The **Conformer** architecture, introduced by Anmol Gulati and colleagues at Google in their Interspeech 2020 paper, combines [convolutional neural networks](/wiki/convolutional_neural_network) (for capturing local patterns) with [Transformer](/wiki/transformer) self-attention (for capturing global dependencies). [13] The Conformer block sandwiches a multi-headed self-attention module and a convolution module between two feed-forward layers with half-step residual connections. On the LibriSpeech benchmark, the Conformer achieved a word error rate of 2.1%/4.3% on test-clean/test-other without an external language model, and 1.9%/3.9% with one, significantly outperforming both pure Transformer and pure CNN models. [13] The Conformer architecture has been widely adopted and serves as the encoder backbone in many production ASR systems, including AssemblyAI's Universal-2.
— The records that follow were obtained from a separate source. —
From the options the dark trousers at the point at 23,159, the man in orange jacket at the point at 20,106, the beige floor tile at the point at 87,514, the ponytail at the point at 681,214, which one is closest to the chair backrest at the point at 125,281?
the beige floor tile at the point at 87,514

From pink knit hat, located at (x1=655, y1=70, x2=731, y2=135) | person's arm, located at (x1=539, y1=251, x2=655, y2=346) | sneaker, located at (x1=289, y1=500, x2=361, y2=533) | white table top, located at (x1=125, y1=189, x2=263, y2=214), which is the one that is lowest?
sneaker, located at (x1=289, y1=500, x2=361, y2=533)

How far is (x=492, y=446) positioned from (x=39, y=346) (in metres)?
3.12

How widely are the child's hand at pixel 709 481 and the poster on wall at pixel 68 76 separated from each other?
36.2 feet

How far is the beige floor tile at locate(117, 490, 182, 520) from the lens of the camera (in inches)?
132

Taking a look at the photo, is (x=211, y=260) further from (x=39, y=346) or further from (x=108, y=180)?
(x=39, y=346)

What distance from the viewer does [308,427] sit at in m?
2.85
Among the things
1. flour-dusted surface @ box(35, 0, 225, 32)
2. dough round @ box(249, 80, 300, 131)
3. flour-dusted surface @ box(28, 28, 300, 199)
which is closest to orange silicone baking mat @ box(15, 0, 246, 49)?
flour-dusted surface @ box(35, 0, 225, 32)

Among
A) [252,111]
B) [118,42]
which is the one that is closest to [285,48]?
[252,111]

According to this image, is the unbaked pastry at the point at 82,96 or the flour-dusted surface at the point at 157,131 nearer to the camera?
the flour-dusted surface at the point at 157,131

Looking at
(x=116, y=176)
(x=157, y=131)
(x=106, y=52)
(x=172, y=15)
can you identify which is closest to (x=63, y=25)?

## Transformer-Based and Self-Supervised Models

The latest generation of ASR models leverages [Transformer](/wiki/transformer) architectures and [self-supervised learning](/wiki/self-supervised_learning), dramatically reducing the need for labeled transcription data.

### Wav2Vec 2.0

**[Wav2Vec](/wiki/wav2vec) 2.0**, published by Alexei Baevski, Yuhao Zhou, Abdelrahman Mohamed, and Michael Auli at Facebook AI Research (now [Meta AI](/wiki/meta_ai)) in 2020, introduced a framework for self-supervised learning of speech representations. [10] The model operates in two stages:

1. **[Pre-training](/wiki/pre-training):** Raw audio waveforms are fed into a multi-layer convolutional feature encoder. The resulting latent representations are quantized using a Gumbel-[Softmax](/wiki/softmax) codebook, and a Transformer encoder processes the full sequence. During pre-training, portions of the latent representations are masked, and the model solves a contrastive task: it must identify the true quantized representation for each masked position from a set of distractors.
2. **[Fine-tuning](/wiki/fine_tuning):** A CTC head is added on top of the Transformer, and the model is fine-tuned on a small amount of labeled data.

The results were striking. Using all 960 hours of labeled LibriSpeech data, Wav2Vec 2.0 achieved 1.8%/3.3% WER on test-clean/test-other. With only 10 minutes of labeled data and pre-training on 53,000 hours of unlabeled audio, it still achieved 4.8%/8.2% WER, demonstrating that self-supervised pre-training can reduce labeled data requirements by orders of magnitude. As the authors put it, the paper shows "for the first time that learning powerful representations from speech audio alone followed by fine-tuning on transcribed speech can outperform the best semi-supervised methods while being conceptually simpler." [10]

### HuBERT

**HuBERT (Hidden-Unit [BERT](/wiki/bert))**, published by Wei-Ning Hsu, Benjamin Bolte, Yao-Hung Hubert Tsai, Kushal Lakhotia, Ruslan Salakhutdinov, and Abdelrahman Mohamed in 2021, takes a different approach to self-supervised speech learning. [11] Instead of a contrastive loss, HuBERT uses an offline clustering step (initially with k-means on MFCC features) to generate pseudo-labels for masked audio frames. The model is then trained with a BERT-like masked prediction loss, predicting the cluster assignment of masked frames. This process is iterated: after training, the learned representations are re-clustered to produce better pseudo-labels, and the model is retrained.

A key design choice is that the prediction loss is applied only to masked regions, forcing the model to learn both acoustic and sequential (language-like) structure from continuous speech. HuBERT matched or exceeded Wav2Vec 2.0 on several benchmarks and became one of the two dominant self-supervised speech models alongside Wav2Vec 2.0. [11]

### Whisper

**[Whisper](/wiki/whisper)**, released by [OpenAI](/wiki/openai) in September 2022, took a fundamentally different path from self-supervised approaches. Rather than pre-training on unlabeled audio and fine-tuning on small labeled sets, Whisper was trained in a fully supervised manner on approximately 680,000 hours of labeled audio-text pairs collected from the internet. Of that total, 117,000 hours cover 96 languages other than English, enabling multilingual capabilities. [12]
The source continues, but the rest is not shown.